President Nicolae Timofti has endorsed the new government despite the protests.

"I hope that this government, formed following a long period of political instability and the government's temporary fulfilment of its obligations, can competently and skillfully govern in this difficult situation," Timofti said in a statement after the swearing-in ceremony.

- Russia, US urge calm -

Moldovan riot police block the parliament building from protesters in Chisinau on January 20  2016
Moldovan riot police block the parliament building from protesters in Chisinau on January 20, 2016
Dorin Goian, AFP

Several dozen protesters on Wednesday broke through police lines and into the parliament building after the new government was chosen, while police threw smoke grenades and used batons to try to disperse the demonstrators.

Authorities said that 31 people -- including 27 police -- had been injured in the clashes.
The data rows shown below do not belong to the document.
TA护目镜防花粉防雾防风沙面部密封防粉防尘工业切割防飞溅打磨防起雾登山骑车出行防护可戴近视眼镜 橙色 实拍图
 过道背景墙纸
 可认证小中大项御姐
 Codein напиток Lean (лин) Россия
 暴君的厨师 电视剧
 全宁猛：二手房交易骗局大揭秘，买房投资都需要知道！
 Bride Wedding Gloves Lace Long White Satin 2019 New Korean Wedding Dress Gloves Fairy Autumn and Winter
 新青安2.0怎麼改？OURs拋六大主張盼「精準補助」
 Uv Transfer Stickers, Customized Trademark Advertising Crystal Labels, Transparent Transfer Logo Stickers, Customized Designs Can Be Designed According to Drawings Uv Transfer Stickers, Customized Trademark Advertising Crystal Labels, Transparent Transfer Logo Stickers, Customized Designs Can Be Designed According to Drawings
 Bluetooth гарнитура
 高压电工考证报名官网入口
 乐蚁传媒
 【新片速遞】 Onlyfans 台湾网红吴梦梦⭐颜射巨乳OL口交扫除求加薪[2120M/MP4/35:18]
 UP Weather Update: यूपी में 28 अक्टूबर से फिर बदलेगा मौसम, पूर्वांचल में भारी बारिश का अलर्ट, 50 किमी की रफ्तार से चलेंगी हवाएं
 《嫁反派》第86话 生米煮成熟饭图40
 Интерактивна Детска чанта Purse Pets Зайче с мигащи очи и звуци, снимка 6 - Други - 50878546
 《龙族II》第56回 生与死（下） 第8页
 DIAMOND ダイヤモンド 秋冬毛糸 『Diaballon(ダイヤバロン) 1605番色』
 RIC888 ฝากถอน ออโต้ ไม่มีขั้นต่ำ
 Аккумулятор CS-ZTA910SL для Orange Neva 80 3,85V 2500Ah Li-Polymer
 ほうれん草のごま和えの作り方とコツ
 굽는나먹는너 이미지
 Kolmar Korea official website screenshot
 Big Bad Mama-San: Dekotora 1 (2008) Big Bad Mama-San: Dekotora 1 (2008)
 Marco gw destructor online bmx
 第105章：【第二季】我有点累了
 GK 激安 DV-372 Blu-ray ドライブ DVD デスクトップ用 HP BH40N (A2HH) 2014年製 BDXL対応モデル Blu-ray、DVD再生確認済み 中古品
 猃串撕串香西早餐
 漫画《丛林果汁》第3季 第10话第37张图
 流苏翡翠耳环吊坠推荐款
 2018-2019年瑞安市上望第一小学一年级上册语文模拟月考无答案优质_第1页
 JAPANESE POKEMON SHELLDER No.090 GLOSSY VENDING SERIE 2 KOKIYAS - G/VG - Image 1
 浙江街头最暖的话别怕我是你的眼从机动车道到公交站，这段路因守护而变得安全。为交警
Eleven of them were hospitalised.

General Prosecutor Corneliu Gurin said authorities had launched a criminal probe into the clashes.

In a sign of the tense atmosphere, Vlad Turcanu, spokesman for the Moldovan president, resigned after claiming he had mistakenly told reporters the swearing-in of the government was postponed for a day.

Kremlin spokesman Dmitry Peskov on Thursday called on all sides to respect the law and renounce violence.

In a statement released on Wednesday night, the US embassy in Moldova urged all sides to "refrain from acts that encourage or provoke violence" and for the authorities to immediately address demonstrators' concerns.

Moldovan protesters force their way into the parliament building in Chisinau on January 20  2016
Moldovan protesters force their way into the parliament building in Chisinau on January 20, 2016
Dorin Goian, AFP

The last government, which was also pro-EU, lost a parliamentary confidence vote in October and was dismissed.

Since then the parliament has been deadlocked over its replacement.

In 2014, the government signed a historic association agreement with the European Union despite bitter opposition from former master Russia.

Around 78 percent of Moldova's population is ethnic Romanian, while Ukrainians and Russians account for around 14 percent.